Isso mesmo: portas fechadas para quem chega em urgência. A justificativa oficial é “dar vazão a cirurgias”. Mas quem responde pelo risco imediato a quem fica do lado de fora?
• Negação básica
O caso ganhou contornos dramáticos quando o padre Luiz Augusto relatou que a Associação Santa Teresinha do Menino Jesus acolheu uma paciente abandonada após negativa de atendimento no Hugo.
O hospital é administrado pela Organização Social Sociedade Beneficente Israelita Brasileira Albert Einstein, sob supervisão do governo Ronaldo Caiado. Fechar portas em urgência é política pública ou triagem pela escassez? Quem decide quem espera — e quem não pode esperar?
• Modelo bilionário?
Enquanto pacientes enfrentam negativas, Organizações Sociais (OSs) — muitas associadas ao modelo defendido por Henrique Mandetta, ex-ministro de Jair Bolsonaro que o traiu na Covid-19 — seguem recebendo contratos milionários.

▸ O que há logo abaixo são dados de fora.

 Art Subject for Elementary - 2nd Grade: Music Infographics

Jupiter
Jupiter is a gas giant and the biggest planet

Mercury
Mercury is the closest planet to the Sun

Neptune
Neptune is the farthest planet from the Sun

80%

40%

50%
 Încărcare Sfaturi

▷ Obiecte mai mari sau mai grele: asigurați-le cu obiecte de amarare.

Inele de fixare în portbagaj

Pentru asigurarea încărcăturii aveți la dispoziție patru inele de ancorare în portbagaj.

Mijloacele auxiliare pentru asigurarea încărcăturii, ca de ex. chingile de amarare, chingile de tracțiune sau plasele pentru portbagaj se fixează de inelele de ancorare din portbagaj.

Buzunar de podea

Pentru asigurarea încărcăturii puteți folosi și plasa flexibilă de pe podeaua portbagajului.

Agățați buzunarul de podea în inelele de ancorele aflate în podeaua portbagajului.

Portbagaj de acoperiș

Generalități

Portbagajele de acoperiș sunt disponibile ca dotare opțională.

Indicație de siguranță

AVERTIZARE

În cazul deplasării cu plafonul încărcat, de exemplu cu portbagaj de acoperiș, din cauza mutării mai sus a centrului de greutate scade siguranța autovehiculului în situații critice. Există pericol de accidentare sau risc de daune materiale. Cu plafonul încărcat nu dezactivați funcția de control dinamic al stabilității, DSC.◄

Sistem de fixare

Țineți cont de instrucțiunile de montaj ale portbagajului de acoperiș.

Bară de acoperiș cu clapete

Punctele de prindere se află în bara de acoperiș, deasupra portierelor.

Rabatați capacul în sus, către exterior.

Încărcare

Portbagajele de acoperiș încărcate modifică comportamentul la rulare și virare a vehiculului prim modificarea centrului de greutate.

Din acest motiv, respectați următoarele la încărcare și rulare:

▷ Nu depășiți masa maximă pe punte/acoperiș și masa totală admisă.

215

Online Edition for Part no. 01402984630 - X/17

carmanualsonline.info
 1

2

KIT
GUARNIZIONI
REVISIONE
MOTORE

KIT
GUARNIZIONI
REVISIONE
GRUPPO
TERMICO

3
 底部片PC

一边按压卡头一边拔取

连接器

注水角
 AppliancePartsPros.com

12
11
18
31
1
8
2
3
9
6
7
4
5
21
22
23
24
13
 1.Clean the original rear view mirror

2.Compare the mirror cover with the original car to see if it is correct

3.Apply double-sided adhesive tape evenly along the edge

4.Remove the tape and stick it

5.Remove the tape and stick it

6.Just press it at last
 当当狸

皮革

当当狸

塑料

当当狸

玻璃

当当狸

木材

A pergunta é inevitável: há racionalidade clínica ou uma gestão que prioriza planilhas? A lógica não lembra experiências históricas de desumanização do cuidado, onde nazistas definiam quem deveria ser atendido e quem deveria ser colocado à margem. Comparações são duras, mas a realidade também é.
O médico Ronaldo Caiado é o pior governador que Goiás já viu especialmente na Saúde. Fechar as portas e negar atendimento não é e nunca foi solução para enfrentar filas de espera.